Back then already, supplier data were a struggle. The CPO needed to know who all these suppliers were and whether they complied with a list of principles to which the company had committed. It was our job to develop the platform from which this could be determined. Long story short, the CPO was able to gain the visibility that he required. This meant he could demonstrate compliance at the board level, making the project a success.
It was exciting for us to witness the role that data played in making supply chains more visible. In the 20 years that have followed, we’ve had the opportunity to explore this topic with some of the world’s biggest brands. If there’s one thing I’ve learned from this experience, it’s that good supplier data are a function of good supplier engagement. And importantly, the reverse is also true.

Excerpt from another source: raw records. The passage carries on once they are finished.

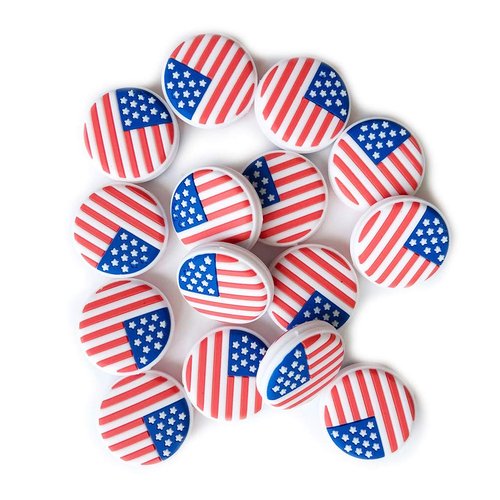 Amosfun 6PCS Tennis Racket Vibration Silicone American Flag Tennis Racquet Shock Absorbers Tennis Racket Strings Dampers for Player
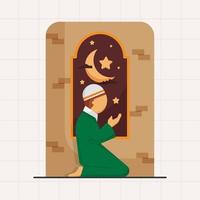 homem muçulmano islâmico rezando ilustração de ramadan kareem vetor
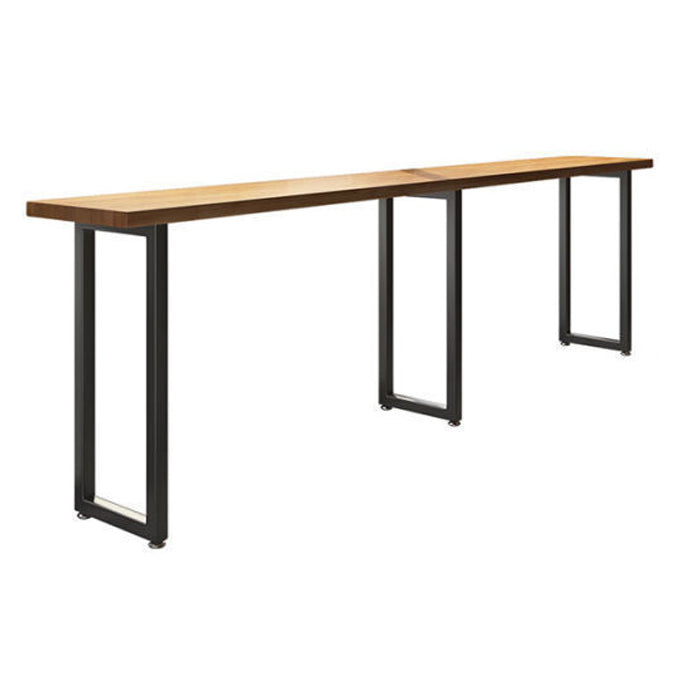 Pine Wood Bar Dining Table Industrial Bar Dining Table with Sled Base in Black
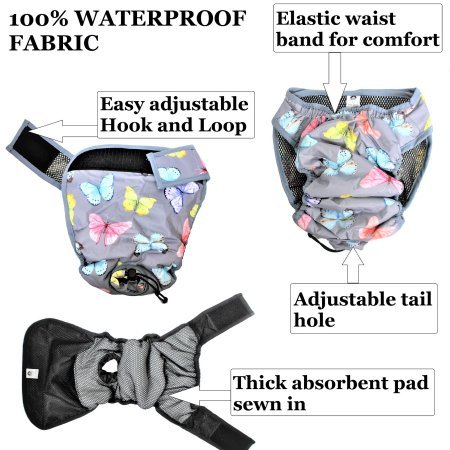 Image of Leak Proof Waterproof Cat Dog Diapers Female Washable Reusable Absorbent Pad Padding Lined for Small Medium Large Pets (XXXL: Waist 24 inch - 30 inch, Pink Roses)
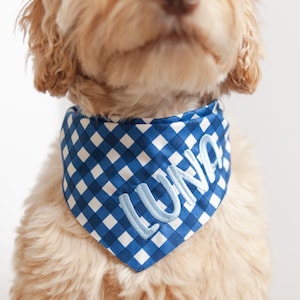 Navy Gingham Dog Bandana with Snaps | Personalized Dog Bandana | Custom Embroidered Pet Scarf | Handmade Gift for Dogs | 4th of July Bandana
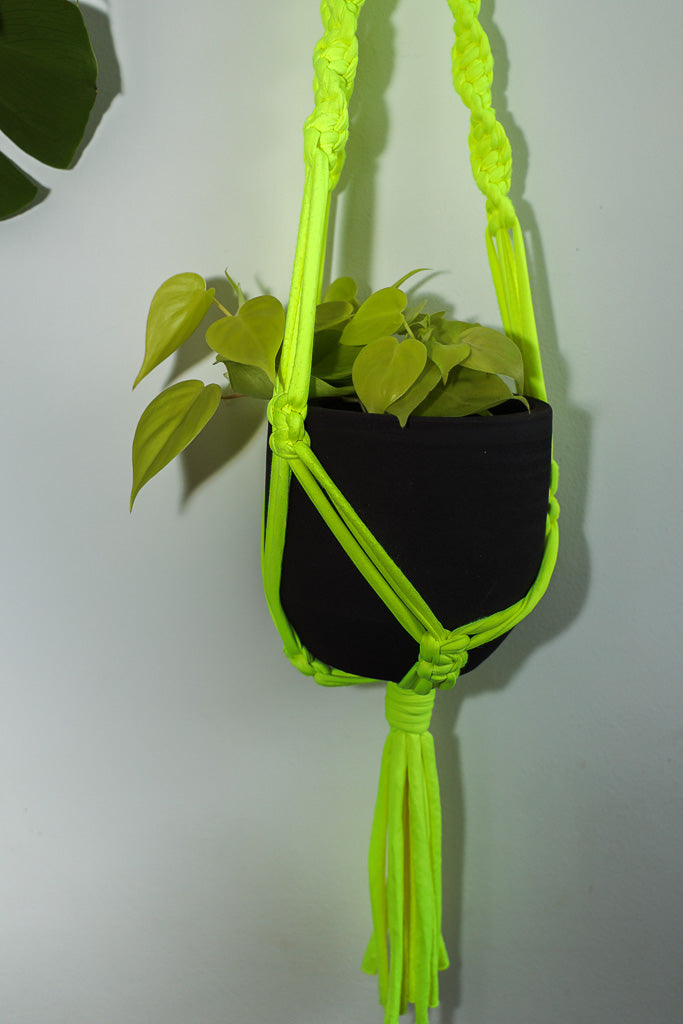 Buy Online Premium Quality and Beautiful Macrame Plant  Hanger -Neon Yellow Limited Collection - Hotpinkhangers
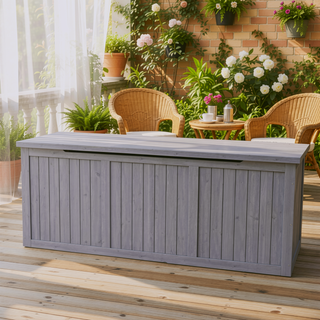 Sunvega 67 Gallon Outdoor Wooden Deck Box with Seat and Table Top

Experience in equals data out
Today, environmental and social governance (ESG) questions have become mainstays on the corporate agenda. As we learned when starting out, success in these areas requires visibility into supplier data. Traditionally, it has mostly been the CPOs who have faced the challenge of collecting and maintaining supplier data. In the current climate, there’s an opportunity for the broader business to support this area. What it takes is for leaders to fundamentally rethink the experience they offer to suppliers.
Receiving supplier data for ESG is straightforward, in theory. Suppliers own it. Manufacturers need it. The resolution would be simple, but for the technology that governs how the parties work together.